As I lift my gaze, disbelief blacks out my thoughts.

It feels like the wind has been knocked from my lungs.

Everything is dead.

The trees lining the grounds, the rose vines climbing up the castle walls, and the wisteria blooms that should be raining down above the gates are all dead.

Grasping my skirts, I take off in a run. “Stay behind,” I call back to my animal friends. Something feels very, very wrong.

The guards call out as I approach, swiftly opening the front gate.

I can’t hear their words. My ears have been filled with a piercing ringing.

The gardens are gone. I move as swiftly as I can, making my way through the various green areas and floral works of art that have been around since before I was born. They’re all gone.

Every flower, shrub, tree, and petal has withered. A sea of decay fills my vision. What happened here? Is this all to do with my mother’s death? I need to find my father.

Passing through the barren courtyard, I stop in front of the large oak door that leads indoors.

A massive bunch of dried vines has been twisted into an infinity symbol and nailed to the top of the door.

It is a symbolic wreath crafted from local herbs and flowers.

It should not be here. This specific shape and symbolism is used only for weddings.

I shove the doors open and am greeted by the sight of Gestin racing toward me.

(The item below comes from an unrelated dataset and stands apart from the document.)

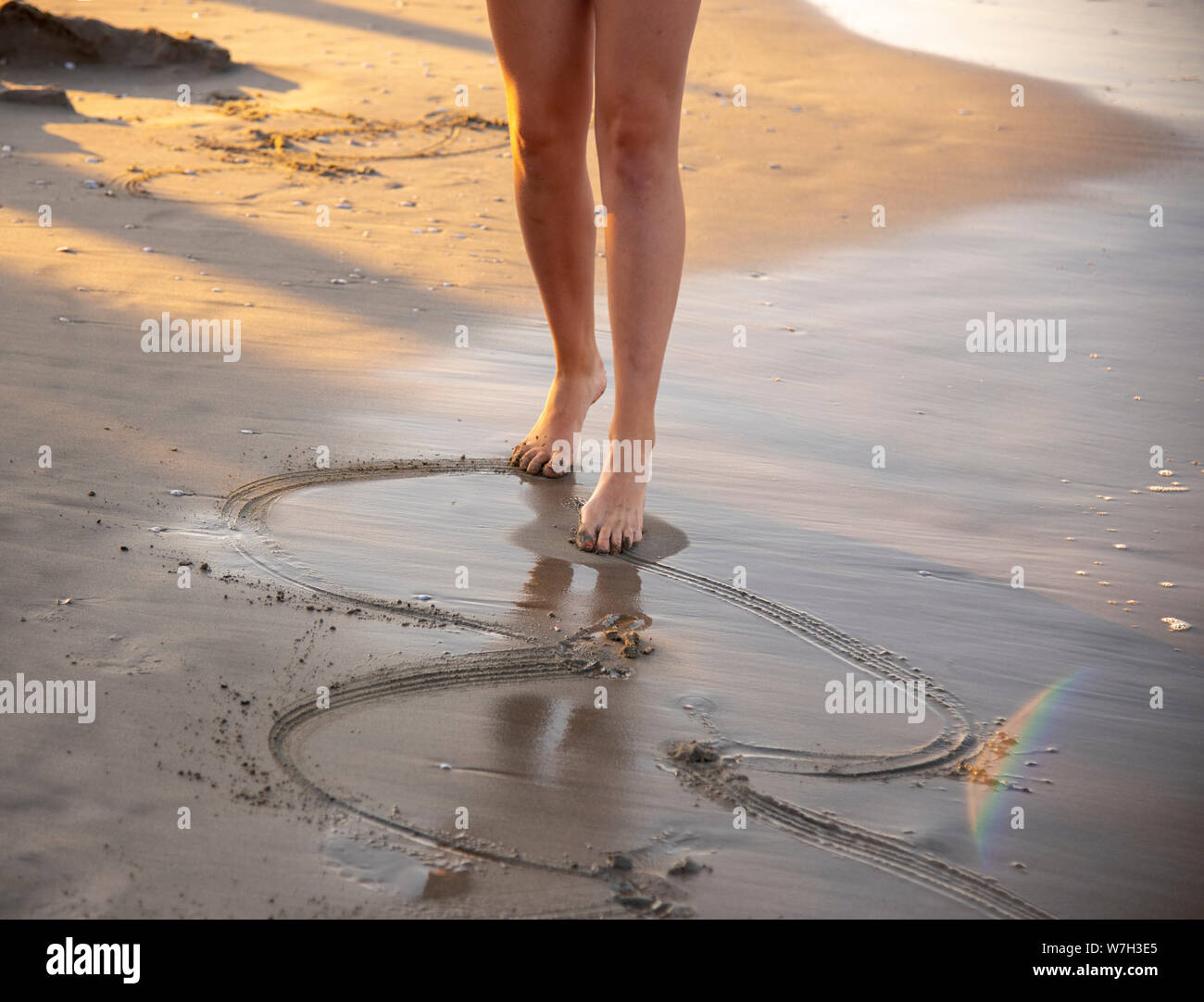Female bare feet draw patterns on the sea sand. Shells are visible on ...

His armor clangs as he moves. “Princess. Praise the gods. We feared the worst. Are you hurt?” He eyes the dark stains on the front of my clothing.

“I am unharmed.”

He pulls me into an embrace. His touch is surprisingly out of character but so welcome. I wrap my arms around him. He may not be blood, but he’s family. “Where have you been?”

I pull back, scanning his dark eyes. “Why did you not search for me?”

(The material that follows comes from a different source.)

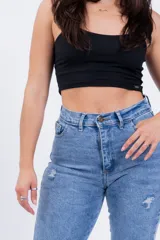 Pantalón de jean celeste con roturas en las rodillas y ruedo doblado.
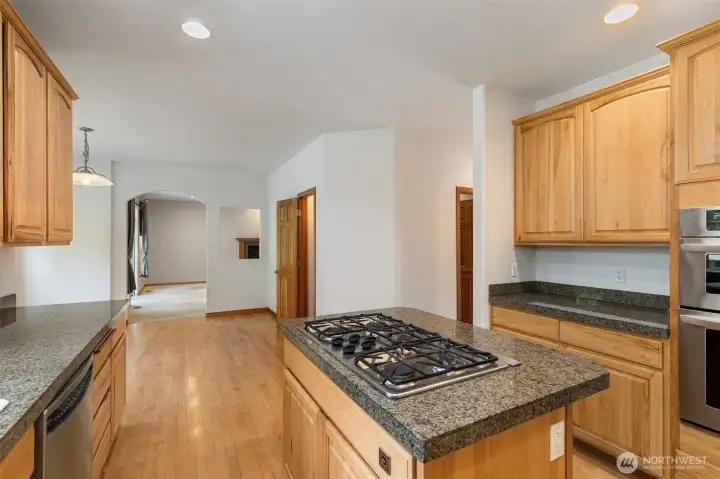 The 5-burner propane cooktop sits center stage on the granite island, with the great room visible beyond — the kitchen connects naturally to the rest of the main floor. The 5-burner propane cooktop sits center stage on the granite island, with the great room visible beyond — the kitchen connects naturally to the rest of the main floor.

A strained intensity passes over his furrowed brow. “We tried. Your father called off the search mere hours after it began.”

Hurt slices through me. “Why would he do that?”

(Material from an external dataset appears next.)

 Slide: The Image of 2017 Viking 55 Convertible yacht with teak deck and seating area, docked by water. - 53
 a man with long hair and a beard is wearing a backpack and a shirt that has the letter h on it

Gestin lowers his voice. “A great many things have changed since you last stepped foot in the castle. Your father is married. As of last night, a new queen sits the throne.”

Shock and confusion muddle my thoughts. “What? Who?”

Gestin glances around before speaking. His caution sends uneasiness swirling through me. “A stranger. Beautiful but… mysterious. Your father announced their betrothal without warning.”

“But my mother—” My voice cracks. “The flowers have all died.”

Gestin nods. “A mass wilting occurred within hours of the marriage ceremony. It continues to spread throughout the kingdom.”

“I need to see my father.” I move away, but Gestin steps in my path.

“Caution is needed, Princess. Your father is not himself. Stay close to the guards. My men, not hers. Keep those you trust nearby.”

His warning amplifies my anxiety. Sweat coats my palms. A somber energy hovers over the castle halls. I need to get to my father. Surely there’s some rational explanation for this. If he can only explain, put my worries at ease, then maybe things will be alright.

The throne room doors fly open. Cassius rushes out.

His tawny eyes grow wider than I’ve ever seen them at the sight of me.

Shock stains his handsome features. I throw myself in his arms, allowing my dirty, bloodstained clothes to press up against his impeccable royal-blue and silver attire.

Cassius’s warmth comforts me down to my marrow.

“I… Princess, I’m… What happened?” He peers down at me with such confusion.

“I went back to the cottage and you were gone. We tried to find you, but your father commanded us all back to the castle for the celebration . I’ve been unable to sleep, I’ve been so worried.

I tried to sneak out last night but there are new guards, new rules. ”

“What do you mean?”

Cassius ushers me to a darkened corner. “I fear it may no longer be safe for you here. Lenore”—the informality of my name on his lips is both comforting and concerning—“something is amiss. You should leave, go back to the cottage. I can meet you there.”

I hold a hand up to halt his words. “This is my home. There is no safer place.” Gestin’s warning flares to life in my mind. “Besides, I cannot just run away… again.”

“Please. Come with me.” There’s a strained pleading in his eyes.